Кто-то клялся, что видел тело Эрлинда, выброшенное далеко к северу на каменистый берег. Рассказывал, будто на шее у него была полоска ткани с волчьим знаком, и море не пожалело его, как не пожалело его корабли. Другие говорили наоборот — что ярл жив, но потерял всё и теперь ходит скитальцем, без дружины, без дома, с одним ножом у пояса, и это страшнее смерти для человека, привыкшего командовать.
Люди Хассвика слушали эти истории уже без прежней дрожи. Волк, потерявший стаю, не так пугает, как волк, который идёт в лесу за твоим следом с десятком таких же. Кто-то усмехался, кто-то плевал в сторону, будто отгонял дурное имя. Дети, сидя на лавке, ловили каждое слово, как ловят сказку, и взрослые осаживали их взглядами — не всё надо носить в голове легко.
Сигмунд слушал молча, опираясь на край стола. Лицо у него было спокойное, но глаза внимательные, как у человека, который знает цену любому слуху.
— Там, где один ярл падает, — сказал он коротко, когда торговцы выдохлись, — быстро вырастают двое других. Если земля жирная и берег удобный.
Кто-то кивнул, и в этом кивке было согласие без спора: так устроен север. Пустоты власть не любит.
Но всё же в голосе Сигмунда прозвучало то, что трудно спрятать, — лёгкое облегчение, осторожное, как первый шаг по талому насту.
— Однако ближайшую весну, — добавил он, — к нашим дверям никто не придёт с волчьими щитами. Не с таким ветром за спиной.

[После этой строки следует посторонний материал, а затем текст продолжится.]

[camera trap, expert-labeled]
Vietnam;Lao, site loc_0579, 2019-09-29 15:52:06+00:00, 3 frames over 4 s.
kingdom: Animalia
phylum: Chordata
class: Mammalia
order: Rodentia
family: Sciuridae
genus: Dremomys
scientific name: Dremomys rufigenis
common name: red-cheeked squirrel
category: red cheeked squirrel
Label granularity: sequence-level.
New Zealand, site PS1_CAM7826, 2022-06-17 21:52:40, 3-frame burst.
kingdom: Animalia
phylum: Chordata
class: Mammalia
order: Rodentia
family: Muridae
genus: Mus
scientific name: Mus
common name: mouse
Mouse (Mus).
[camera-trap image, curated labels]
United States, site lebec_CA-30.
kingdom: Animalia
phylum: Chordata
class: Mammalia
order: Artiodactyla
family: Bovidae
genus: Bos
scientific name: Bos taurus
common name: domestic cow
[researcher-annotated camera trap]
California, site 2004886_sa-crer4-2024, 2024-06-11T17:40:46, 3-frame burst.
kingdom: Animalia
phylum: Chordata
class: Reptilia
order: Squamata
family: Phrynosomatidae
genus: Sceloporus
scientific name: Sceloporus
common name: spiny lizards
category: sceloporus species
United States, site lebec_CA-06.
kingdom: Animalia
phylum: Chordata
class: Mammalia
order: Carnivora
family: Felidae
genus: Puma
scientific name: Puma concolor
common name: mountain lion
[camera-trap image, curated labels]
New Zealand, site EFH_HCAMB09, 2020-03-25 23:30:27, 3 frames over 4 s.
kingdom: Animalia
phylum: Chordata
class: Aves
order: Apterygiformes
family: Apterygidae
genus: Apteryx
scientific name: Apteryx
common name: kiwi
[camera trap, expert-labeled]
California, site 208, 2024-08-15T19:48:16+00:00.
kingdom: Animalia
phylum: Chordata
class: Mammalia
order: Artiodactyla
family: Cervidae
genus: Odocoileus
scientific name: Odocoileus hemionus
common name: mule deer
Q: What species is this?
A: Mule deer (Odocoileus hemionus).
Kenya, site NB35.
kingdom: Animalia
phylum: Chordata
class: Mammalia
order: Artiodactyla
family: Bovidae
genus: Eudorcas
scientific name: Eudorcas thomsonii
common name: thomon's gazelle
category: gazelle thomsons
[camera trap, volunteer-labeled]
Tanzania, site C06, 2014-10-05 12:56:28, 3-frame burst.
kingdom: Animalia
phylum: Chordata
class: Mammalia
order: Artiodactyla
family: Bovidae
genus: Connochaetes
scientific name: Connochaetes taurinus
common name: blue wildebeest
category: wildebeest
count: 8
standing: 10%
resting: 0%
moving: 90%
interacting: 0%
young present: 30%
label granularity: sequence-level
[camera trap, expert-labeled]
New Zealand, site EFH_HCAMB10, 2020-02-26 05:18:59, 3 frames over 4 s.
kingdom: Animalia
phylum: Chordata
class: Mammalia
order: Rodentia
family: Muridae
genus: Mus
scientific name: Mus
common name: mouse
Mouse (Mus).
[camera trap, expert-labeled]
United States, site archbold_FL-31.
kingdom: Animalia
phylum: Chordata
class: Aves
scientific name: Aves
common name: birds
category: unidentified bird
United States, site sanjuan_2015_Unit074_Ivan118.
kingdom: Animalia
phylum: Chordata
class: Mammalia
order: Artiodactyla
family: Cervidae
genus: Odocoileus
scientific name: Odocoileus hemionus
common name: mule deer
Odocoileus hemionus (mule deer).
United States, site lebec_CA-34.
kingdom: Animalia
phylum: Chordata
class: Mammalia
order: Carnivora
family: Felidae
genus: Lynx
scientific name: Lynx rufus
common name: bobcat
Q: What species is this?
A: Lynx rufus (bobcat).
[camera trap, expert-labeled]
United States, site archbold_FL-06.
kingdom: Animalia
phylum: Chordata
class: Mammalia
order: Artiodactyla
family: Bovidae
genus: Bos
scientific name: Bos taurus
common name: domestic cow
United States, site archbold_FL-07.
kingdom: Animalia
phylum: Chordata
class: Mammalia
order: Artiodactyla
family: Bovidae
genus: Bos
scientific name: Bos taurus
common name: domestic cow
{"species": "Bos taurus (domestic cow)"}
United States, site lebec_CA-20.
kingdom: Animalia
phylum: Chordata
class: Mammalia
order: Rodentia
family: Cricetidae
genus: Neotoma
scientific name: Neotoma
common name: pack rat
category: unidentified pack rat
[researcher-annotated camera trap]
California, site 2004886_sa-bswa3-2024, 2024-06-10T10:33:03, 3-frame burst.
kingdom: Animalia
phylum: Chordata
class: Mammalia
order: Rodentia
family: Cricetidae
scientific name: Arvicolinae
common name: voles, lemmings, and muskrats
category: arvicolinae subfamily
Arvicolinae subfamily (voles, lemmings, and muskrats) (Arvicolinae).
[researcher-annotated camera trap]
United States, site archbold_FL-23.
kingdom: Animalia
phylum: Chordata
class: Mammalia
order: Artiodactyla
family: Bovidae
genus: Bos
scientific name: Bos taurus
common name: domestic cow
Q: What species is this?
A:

Тор сидел чуть в стороне, слушая, как шуршит разговор, как щёлкают узлы на мешках, как трещит огонь. Он почувствовал, что в груди у людей становится чуть больше воздуха. Не спокойствия — до него далеко, — но воздуха, чтобы снова думать о сетях и посеве, а не только о крике и пламени. И это, после всего, было почти даром.
Не все, кто пережил битву, смогли вернуться к прежней жизни так, будто зима просто прошла и уступила место весне. Деревня снова работала, ловила рыбу, чинила сети, спорила о посеве, но в некоторых людях оставалась тень, которая не уходила ни от солнца, ни от смеха.
Один воин, потерявший брата, стал слишком часто стоять у воды. Он смотрел в сторону моря так, будто ждал оттуда лодку, которую уже никогда не увидит. Плечи у него были ровные, руки сильные, он делал свою работу, но глаза всё время возвращались к горизонту, и от этого казалось, что внутри него ходит волна, которую не остановить.
Другие вздрагивали от каждого резкого звука. Стук бочки о камень — и человек на миг замирал, будто снова слышал удар щита. Лай собаки — и кто-то хватался за ремень, не понимая сам, почему сердце так резко уходит вниз. Даже смех порой обрывался, словно кто-то невидимый положил ладонь на рот.
Тор видел эти раны — невидимые, но живые, — и понимал: его прежний дар не справился бы с ними. Не удержал бы их, как кровь под ладонью. Ни одна трава не вытащит из памяти крик и запах горящего дома. Он мог бы залечить кожу, но не смог бы залатать то, что треснуло в душе.
Поэтому он делал другое. Садился рядом на лавку, когда видел, что человек долго молчит и смотрит в одну точку. Не задавал лишних вопросов. Просто был рядом, как бревно у стены, которое держит крышу, даже если никто о нём не думает.
— Слышал, как мачта ломалась? — однажды выговорил тот, что потерял брата, не глядя на Тора. — Будто кость. Я до сих пор это слышу, когда закрываю глаза.
Тор кивнул.
— Слышу и я, — сказал он тихо. — Иногда.
Мужчина выдохнул, и в этом выдохе было чуть меньше камня. Он говорил обрывками, то замолкал, то снова возвращался к одному и тому же, как возвращаются к месту, где провалился лёд, проверяя, держит ли теперь. Тор не торопил. Не пытался «починить» человека одним словом. Просто слушал, позволяя ему выговариваться или молчать столько, сколько нужно.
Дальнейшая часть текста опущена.